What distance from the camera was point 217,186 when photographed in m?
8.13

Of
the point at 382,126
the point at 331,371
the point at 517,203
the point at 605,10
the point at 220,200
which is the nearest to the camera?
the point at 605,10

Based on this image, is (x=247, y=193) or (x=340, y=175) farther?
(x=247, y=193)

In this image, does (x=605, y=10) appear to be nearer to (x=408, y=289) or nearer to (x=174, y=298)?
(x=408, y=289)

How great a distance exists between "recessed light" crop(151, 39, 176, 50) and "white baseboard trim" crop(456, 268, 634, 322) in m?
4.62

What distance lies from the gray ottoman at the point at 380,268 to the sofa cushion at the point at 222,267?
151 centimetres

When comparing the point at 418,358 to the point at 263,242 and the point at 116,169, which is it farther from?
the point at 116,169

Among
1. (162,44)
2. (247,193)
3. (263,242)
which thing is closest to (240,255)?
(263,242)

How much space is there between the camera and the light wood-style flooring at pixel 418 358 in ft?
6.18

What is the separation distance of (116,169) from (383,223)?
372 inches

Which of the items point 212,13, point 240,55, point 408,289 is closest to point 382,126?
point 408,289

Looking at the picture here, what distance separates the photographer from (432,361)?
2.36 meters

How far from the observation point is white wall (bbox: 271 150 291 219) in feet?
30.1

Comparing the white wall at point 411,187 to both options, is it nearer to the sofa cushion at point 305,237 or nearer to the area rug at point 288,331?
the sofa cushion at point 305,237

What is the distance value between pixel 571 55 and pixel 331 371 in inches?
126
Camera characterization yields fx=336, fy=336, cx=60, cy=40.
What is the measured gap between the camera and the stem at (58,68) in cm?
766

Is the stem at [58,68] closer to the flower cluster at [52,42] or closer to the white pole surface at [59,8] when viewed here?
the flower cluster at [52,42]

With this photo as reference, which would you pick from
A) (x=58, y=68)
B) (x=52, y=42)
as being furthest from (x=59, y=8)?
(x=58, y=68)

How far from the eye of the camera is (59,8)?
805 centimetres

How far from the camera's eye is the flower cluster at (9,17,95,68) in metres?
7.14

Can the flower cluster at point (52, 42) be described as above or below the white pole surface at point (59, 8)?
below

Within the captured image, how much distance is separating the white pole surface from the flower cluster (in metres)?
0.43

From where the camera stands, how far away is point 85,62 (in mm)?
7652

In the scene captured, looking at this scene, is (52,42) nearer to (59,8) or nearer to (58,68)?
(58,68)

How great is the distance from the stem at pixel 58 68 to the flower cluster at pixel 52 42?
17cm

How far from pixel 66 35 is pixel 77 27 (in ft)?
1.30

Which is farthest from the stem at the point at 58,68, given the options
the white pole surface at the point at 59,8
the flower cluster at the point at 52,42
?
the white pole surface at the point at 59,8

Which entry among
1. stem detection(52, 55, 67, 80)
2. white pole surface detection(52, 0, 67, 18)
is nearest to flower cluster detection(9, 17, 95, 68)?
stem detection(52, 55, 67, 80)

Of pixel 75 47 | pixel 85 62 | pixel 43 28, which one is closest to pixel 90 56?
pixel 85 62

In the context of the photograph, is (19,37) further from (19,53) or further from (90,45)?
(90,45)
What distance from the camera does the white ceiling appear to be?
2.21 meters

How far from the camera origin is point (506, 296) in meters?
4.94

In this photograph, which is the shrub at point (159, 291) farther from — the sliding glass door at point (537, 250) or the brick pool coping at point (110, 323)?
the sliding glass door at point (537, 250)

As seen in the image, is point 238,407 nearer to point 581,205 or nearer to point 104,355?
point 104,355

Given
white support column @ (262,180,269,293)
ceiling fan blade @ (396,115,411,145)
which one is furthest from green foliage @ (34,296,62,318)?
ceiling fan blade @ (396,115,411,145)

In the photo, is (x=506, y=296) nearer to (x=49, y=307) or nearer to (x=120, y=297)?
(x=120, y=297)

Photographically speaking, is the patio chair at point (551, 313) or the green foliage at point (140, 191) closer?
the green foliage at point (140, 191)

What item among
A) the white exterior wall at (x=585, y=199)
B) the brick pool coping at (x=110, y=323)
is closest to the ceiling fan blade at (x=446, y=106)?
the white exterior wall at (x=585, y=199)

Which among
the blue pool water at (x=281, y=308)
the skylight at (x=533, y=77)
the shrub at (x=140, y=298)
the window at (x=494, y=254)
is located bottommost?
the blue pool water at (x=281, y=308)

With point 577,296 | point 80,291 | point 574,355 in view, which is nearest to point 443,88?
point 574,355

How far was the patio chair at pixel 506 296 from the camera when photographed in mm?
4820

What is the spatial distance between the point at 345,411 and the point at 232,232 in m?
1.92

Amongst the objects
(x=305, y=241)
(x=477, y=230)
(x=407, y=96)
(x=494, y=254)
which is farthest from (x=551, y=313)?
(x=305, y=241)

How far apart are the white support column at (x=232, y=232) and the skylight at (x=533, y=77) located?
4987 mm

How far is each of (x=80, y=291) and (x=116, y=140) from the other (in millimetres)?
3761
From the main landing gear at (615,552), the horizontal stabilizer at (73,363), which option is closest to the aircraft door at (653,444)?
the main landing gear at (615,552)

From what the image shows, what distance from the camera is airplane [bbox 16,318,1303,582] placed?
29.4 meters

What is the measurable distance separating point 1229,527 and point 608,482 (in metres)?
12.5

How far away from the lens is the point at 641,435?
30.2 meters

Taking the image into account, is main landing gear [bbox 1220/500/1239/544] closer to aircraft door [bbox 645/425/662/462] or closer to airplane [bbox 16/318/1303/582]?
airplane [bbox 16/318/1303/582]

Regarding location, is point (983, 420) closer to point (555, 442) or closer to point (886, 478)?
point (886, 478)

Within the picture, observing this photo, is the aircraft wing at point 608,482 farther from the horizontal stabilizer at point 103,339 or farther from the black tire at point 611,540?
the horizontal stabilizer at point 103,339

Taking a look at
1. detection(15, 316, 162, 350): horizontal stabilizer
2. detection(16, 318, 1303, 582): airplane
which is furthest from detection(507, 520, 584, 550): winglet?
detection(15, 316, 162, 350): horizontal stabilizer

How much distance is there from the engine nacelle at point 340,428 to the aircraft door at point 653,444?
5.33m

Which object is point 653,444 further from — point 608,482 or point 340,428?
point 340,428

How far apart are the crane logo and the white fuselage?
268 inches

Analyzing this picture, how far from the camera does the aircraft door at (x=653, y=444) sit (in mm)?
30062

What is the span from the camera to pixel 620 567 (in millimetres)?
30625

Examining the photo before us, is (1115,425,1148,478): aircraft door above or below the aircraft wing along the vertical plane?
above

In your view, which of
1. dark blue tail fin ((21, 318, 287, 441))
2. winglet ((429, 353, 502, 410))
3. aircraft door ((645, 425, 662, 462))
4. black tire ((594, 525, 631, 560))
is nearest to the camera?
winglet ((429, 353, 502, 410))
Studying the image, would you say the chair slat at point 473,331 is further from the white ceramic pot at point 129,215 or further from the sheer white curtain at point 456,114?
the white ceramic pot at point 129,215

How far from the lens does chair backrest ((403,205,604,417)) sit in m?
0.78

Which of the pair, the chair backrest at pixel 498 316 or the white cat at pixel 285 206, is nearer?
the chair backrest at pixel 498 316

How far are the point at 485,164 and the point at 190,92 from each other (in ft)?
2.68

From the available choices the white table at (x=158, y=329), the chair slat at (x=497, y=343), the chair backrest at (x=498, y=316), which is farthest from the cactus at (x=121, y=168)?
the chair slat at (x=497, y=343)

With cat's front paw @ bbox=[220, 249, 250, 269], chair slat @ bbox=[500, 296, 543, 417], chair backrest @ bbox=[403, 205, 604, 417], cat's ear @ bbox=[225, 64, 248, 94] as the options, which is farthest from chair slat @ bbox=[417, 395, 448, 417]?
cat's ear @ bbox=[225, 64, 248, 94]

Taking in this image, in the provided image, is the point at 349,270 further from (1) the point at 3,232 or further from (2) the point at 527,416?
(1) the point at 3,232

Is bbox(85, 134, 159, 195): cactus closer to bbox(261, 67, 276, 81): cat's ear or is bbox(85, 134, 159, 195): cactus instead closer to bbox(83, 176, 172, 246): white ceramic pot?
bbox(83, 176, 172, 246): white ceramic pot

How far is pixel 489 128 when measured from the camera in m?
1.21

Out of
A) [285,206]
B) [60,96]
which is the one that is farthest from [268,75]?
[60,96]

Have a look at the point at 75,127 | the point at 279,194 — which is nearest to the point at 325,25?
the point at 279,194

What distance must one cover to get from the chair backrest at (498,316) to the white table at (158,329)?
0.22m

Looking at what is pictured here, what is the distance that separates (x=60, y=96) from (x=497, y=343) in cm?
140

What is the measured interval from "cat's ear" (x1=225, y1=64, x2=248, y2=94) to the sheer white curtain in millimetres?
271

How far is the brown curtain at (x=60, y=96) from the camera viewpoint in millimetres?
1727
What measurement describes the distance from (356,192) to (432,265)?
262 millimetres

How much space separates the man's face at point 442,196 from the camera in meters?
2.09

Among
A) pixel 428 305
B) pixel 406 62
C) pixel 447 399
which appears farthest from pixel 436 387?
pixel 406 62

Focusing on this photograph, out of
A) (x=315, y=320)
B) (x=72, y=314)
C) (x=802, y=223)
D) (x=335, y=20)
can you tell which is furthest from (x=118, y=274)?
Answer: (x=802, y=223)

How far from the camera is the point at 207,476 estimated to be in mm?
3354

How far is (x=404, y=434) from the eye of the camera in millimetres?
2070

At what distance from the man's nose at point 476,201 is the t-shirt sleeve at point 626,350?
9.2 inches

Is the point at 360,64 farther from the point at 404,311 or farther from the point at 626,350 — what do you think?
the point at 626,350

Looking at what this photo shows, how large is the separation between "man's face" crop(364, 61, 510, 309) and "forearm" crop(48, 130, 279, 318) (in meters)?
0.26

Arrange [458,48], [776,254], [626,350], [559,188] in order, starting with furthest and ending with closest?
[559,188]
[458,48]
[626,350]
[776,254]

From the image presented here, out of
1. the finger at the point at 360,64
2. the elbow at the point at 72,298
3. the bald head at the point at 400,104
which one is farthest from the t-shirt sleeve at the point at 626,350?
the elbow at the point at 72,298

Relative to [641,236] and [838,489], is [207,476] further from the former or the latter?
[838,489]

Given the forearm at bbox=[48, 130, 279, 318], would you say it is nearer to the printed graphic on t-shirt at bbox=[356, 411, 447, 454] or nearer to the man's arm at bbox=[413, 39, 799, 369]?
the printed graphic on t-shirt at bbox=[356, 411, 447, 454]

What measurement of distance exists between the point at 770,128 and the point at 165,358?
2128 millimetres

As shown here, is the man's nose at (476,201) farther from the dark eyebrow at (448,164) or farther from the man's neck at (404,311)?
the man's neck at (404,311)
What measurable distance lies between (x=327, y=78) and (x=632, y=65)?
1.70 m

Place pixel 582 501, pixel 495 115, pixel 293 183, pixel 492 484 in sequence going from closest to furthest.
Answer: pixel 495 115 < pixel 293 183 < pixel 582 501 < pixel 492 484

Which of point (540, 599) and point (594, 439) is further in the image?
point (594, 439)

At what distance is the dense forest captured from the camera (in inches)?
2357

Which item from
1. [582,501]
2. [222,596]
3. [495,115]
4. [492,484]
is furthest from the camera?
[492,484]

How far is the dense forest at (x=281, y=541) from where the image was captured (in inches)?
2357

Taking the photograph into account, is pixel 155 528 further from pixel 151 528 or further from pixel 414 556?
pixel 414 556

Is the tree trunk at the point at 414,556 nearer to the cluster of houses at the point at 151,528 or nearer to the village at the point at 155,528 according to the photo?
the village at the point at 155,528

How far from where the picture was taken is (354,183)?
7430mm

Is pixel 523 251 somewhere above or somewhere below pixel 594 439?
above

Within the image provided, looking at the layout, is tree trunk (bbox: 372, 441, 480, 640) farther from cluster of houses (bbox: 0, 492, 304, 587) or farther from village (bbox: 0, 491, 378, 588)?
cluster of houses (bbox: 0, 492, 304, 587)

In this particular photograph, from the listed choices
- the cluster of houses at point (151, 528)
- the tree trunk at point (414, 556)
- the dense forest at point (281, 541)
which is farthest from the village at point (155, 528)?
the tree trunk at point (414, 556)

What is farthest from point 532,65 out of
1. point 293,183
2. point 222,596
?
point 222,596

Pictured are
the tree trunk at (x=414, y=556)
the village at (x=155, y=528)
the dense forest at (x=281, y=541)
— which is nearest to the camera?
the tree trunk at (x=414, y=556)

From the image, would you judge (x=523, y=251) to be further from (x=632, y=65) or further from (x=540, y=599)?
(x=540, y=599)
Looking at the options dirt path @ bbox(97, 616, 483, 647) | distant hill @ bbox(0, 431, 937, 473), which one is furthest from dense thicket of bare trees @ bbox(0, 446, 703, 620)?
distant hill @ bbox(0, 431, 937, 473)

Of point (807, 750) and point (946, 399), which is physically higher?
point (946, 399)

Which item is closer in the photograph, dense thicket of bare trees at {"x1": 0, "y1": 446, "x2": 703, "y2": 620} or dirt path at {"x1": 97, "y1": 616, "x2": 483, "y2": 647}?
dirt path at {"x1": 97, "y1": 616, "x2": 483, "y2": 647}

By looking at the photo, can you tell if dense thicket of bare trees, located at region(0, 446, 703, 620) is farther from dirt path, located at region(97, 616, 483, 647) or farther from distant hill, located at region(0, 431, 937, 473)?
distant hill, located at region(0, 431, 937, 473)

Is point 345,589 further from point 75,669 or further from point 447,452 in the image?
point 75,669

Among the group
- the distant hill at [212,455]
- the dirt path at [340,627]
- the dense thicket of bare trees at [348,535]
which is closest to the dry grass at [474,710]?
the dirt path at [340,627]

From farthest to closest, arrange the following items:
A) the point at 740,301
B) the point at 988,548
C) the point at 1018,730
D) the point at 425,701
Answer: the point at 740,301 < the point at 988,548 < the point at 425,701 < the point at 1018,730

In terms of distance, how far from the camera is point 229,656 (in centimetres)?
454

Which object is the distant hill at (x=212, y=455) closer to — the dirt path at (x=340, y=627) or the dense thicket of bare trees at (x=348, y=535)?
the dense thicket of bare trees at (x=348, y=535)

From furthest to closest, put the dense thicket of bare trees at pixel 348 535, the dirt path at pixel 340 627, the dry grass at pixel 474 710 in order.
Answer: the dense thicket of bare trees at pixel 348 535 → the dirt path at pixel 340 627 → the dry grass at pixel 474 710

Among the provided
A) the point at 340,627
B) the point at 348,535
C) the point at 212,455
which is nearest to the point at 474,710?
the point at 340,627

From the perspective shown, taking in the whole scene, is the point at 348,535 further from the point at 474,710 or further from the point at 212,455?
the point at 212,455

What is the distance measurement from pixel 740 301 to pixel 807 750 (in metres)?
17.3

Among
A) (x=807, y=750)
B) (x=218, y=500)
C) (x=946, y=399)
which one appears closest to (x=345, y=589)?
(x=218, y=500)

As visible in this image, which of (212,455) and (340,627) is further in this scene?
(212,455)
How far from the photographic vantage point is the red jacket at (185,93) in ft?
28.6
------------------------------------------------------------------------
## YOUR TASK:
Quote the records starting with the line that contains "What measurable distance" and going on through the line that contains "Answer: pixel 495", both included.

## OUTPUT FOR THIS TASK:
What measurable distance lies between (x=327, y=78) and (x=632, y=65)?
1.70 m

Place pixel 582 501, pixel 495 115, pixel 293 183, pixel 492 484 in sequence going from closest to furthest.
Answer: pixel 495 115 < pixel 293 183 < pixel 582 501 < pixel 492 484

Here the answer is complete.